See if you can figure out how to move the log files to the log directory as part of your script too!
The package ngsReports is also able to import all of your STAR log files, in particular those with the suffix Log.final.out
Try the following command in your RStudio session.
library(ngsReports)
starlogs <- list.files("2_alignedData/log/", pattern = "Log.final.out", full.names = TRUE)
alnSummary <- importNgsLogs(starlogs, type = "star")
alnSummary
Note how all the information contained in the log files we inspected earlier is now in your R session as a convenient data.frame (or tibble).
Now you can easily make a summary of your alignment statistics for your thesis!
library(tidyverse)
library(pander)
alnSummary %>%
mutate(Filename = str_remove(Filename, ".Log.final.out")) %>%
dplyr::select(
Filename,
Total_Mapped_Percent,
Uniquely_Mapped_Reads_Percent,
Percent_Of_Reads_Mapped_To_Multiple_Loci,
Percent_Of_Reads_Mapped_To_Too_Many_Loci
) %>%
pander(split.tables =Inf, caption = "Alignment Summary")

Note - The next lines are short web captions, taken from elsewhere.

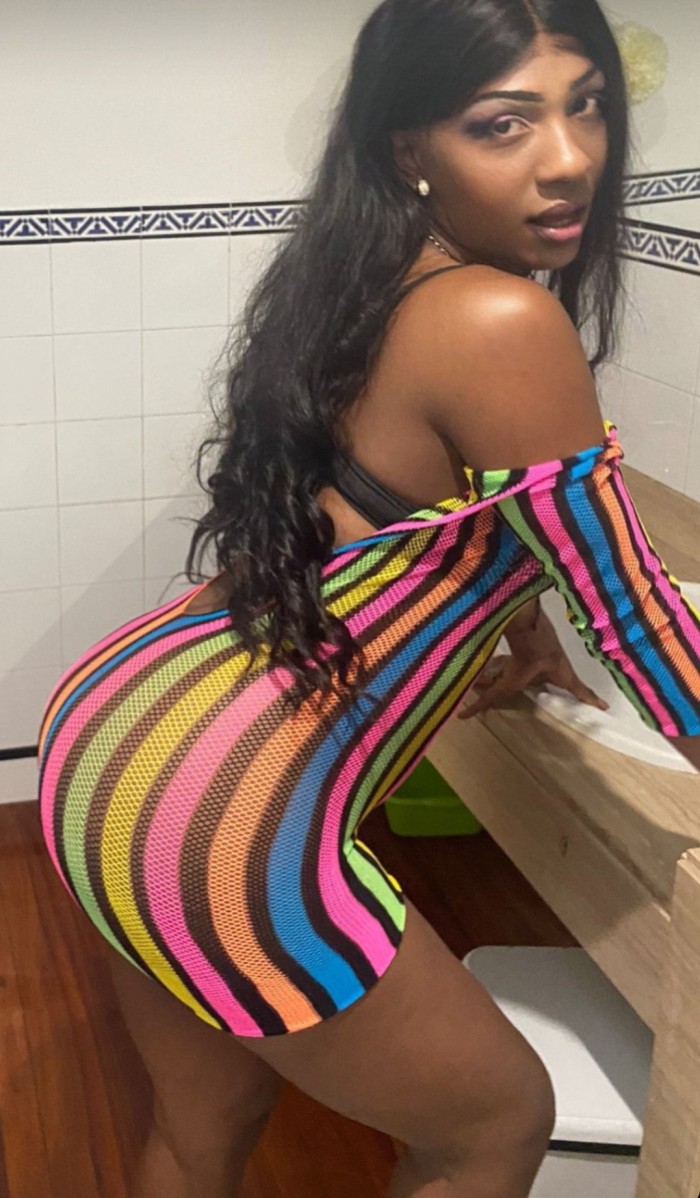 Trans brasileña muy wapa y sexy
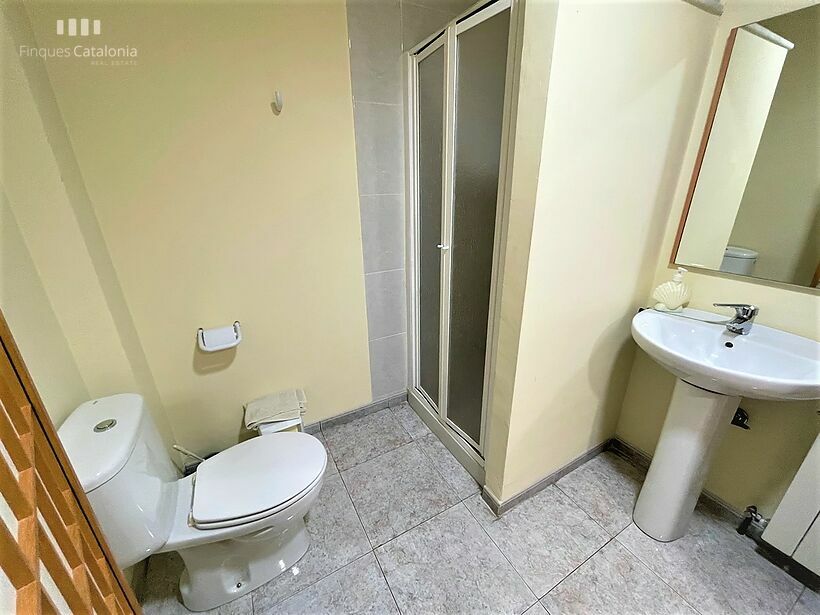 Casa de 320 m2 con patio, terraza, garaje y local comercial en Castell tocando PLATJA D' ARO .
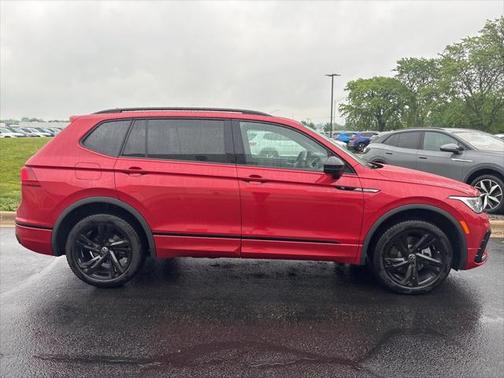 2024 Volkswagen Tiguan 2.0T SE R-Line Black 4MOTION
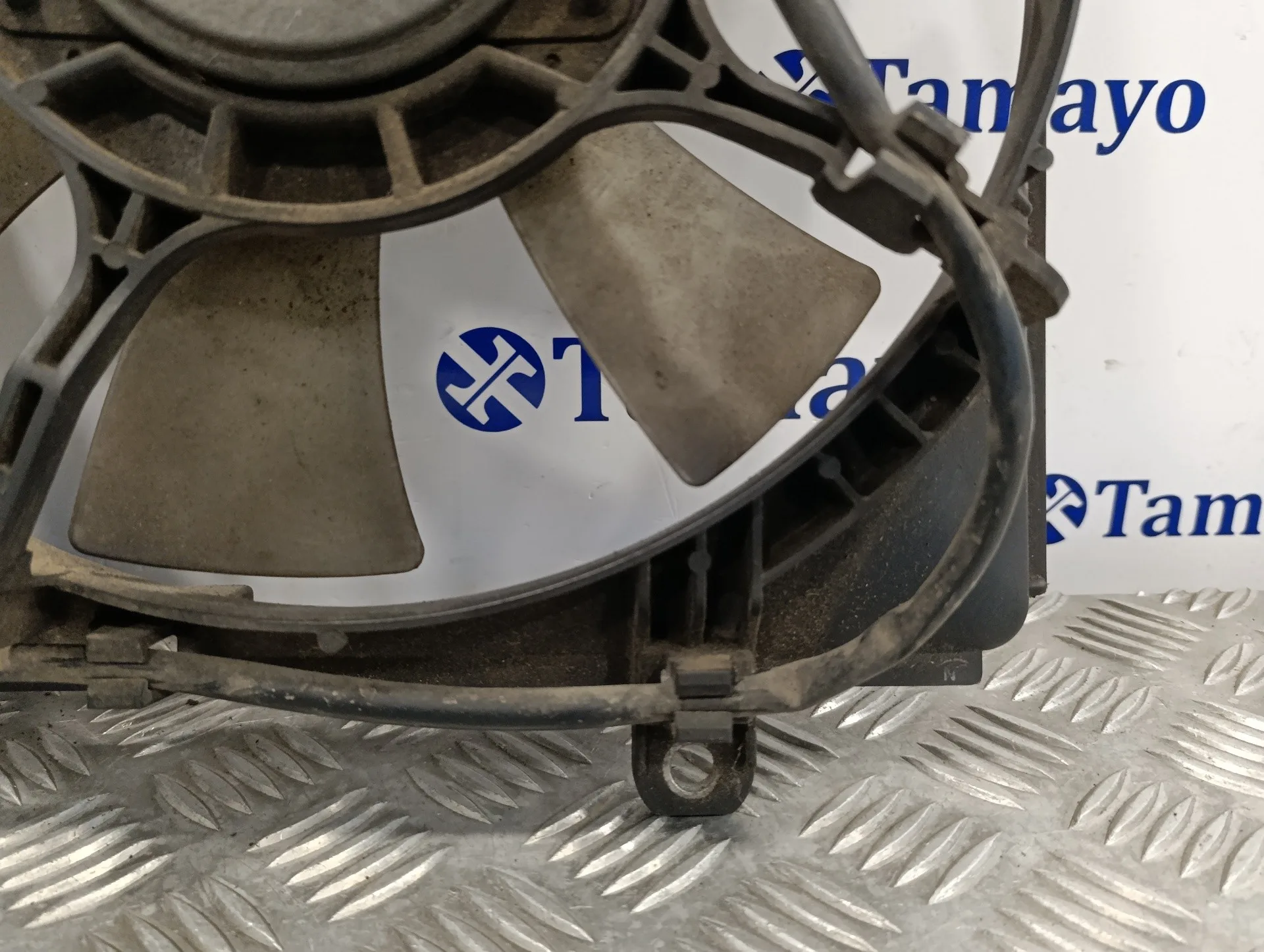 Electroventilador para Mitsubishi Grandis (Na0W)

| Filename | Total_Mapped_Percent | Uniquely_Mapped_Reads_Percent | Percent_Of_Reads_Mapped_To_Multiple_Loci | Percent_Of_Reads_Mapped_To_Too_Many_Loci |
|---|---|---|---|---|
| SRR945375.skm | 99.96 | 98.85 | 1.1 | 0.01 |
| SRR945375.sk | 99.96 | 98.85 | 1.1 | 0.01 |
| SRR945377.sk | 99.96 | 99.13 | 0.83 | 0.01 |
| SRR945379.sk | 99.95 | 98.72 | 1.23 | 0.02 |
| SRR945381.sk | 99.96 | 99.15 | 0.81 | 0.01 |
| SRR945419.cb | 99.92 | 97.95 | 1.97 | 0.04 |
| SRR945421.cb | 99.93 | 98.42 | 1.51 | 0.03 |
| SRR945423.cb | 99.93 | 98.2 | 1.73 | 0.03 |
| SRR945427.cb | 99.94 | 98.5 | 1.45 | 0.02 |
These alignment files are now ready for use in creating counts files as you learned on the day 2 course.